Because the theory is nonlocal, the resulting wave equation is an integrodifferential equation (IDE)
- Score: 0.0
- License: http://creativecommons.org/licenses/by/4.0/
- Abstract: We describe a quantum mechanical measurement as a variational principle
including interaction between the system under measurement and the measurement
apparatus. Augmenting the action with a nonlocal term (a double integration
over the duration of the interaction) results in a theory capable of describing
both the measurement process (agreement between system state and pointer state)
and the collapse of both systems into a single eigenstate (or superposition of
degenerate eigenstates) of the relevant operator. In the absence of the
interaction, a superposition of states is stable, and the theory agrees with
the predictions of standard quantum theory. Because the theory is nonlocal, the
resulting wave equation is an integrodifferential equation (IDE). We
demonstrate these ideas using a simple Lagrangian for both systems, as proof of
principle. The variational principle is time-symmetric and retrocausal, so the
solution for the measurement process is determined by boundary conditions at
both initial and final times; the initial condition is determined by the
experimental preparation and the final condition is the natural boundary
condition of variational calculus.

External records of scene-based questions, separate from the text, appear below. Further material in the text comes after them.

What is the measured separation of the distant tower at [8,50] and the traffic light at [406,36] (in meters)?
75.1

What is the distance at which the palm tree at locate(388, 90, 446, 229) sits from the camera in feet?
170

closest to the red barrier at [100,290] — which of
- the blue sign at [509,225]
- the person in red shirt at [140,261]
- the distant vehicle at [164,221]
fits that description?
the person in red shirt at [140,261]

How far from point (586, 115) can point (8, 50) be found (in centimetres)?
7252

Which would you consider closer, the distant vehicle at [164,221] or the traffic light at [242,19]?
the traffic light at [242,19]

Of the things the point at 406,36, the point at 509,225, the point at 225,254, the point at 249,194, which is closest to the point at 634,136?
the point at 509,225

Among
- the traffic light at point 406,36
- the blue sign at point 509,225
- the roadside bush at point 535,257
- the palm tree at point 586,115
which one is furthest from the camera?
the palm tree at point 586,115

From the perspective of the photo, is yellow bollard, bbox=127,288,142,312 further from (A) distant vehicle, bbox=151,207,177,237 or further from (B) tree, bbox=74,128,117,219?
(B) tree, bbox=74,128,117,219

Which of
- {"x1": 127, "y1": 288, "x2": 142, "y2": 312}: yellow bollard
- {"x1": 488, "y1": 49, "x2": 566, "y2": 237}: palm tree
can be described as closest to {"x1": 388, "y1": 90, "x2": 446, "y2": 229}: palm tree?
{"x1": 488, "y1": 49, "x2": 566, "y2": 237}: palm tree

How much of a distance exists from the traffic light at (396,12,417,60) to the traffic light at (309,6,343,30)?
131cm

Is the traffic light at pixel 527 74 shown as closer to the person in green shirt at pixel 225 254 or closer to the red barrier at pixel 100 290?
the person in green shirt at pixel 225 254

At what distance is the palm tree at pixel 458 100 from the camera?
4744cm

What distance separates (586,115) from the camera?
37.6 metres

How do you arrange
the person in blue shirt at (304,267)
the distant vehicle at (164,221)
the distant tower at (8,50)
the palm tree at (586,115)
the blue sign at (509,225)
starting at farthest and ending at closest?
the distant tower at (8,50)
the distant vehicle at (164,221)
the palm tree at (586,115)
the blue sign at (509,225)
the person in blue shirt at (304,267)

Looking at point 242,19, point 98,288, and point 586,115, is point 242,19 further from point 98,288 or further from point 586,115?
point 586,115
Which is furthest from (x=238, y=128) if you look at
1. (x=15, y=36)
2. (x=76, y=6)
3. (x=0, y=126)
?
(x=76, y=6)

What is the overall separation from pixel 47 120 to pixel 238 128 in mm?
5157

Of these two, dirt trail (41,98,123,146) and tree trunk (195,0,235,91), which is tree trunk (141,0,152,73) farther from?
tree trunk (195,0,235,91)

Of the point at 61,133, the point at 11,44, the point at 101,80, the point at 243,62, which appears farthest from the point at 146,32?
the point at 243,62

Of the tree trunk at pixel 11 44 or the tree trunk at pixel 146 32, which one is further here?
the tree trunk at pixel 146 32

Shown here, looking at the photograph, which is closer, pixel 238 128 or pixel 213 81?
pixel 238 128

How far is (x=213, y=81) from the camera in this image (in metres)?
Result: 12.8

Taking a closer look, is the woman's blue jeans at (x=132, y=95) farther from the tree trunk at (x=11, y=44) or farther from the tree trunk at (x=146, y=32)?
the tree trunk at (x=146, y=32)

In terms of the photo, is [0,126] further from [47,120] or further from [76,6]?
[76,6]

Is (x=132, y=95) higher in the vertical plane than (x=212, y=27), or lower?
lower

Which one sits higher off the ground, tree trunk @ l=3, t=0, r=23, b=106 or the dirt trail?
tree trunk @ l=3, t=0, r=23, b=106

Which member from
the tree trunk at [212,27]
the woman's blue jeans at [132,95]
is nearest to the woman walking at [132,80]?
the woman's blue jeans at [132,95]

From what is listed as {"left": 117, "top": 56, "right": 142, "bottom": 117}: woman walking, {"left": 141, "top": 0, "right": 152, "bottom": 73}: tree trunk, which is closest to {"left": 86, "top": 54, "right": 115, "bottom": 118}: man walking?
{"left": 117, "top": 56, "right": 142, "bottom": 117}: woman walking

We hypothesize that one or more hidden
variables (not ruled out by Bell's Theorem, due both to the retrocausality and
the nonlocality of the theory) influence the outcome of the measurement, and
that distributions of the hidden variables that arise plausibly in a typical
ensemble of experimental realizations give rise to outcome frequencies
consistent with Born's rule. We outline steps in a theoretical validation of
the hypothesis. We discuss the role of both initial and final conditions to
determine a solution at intermediate times, the mechanism by which a system
responds to measurement, time symmetry of the new theory, causality concerns,
and issues surrounding solution of the IDE.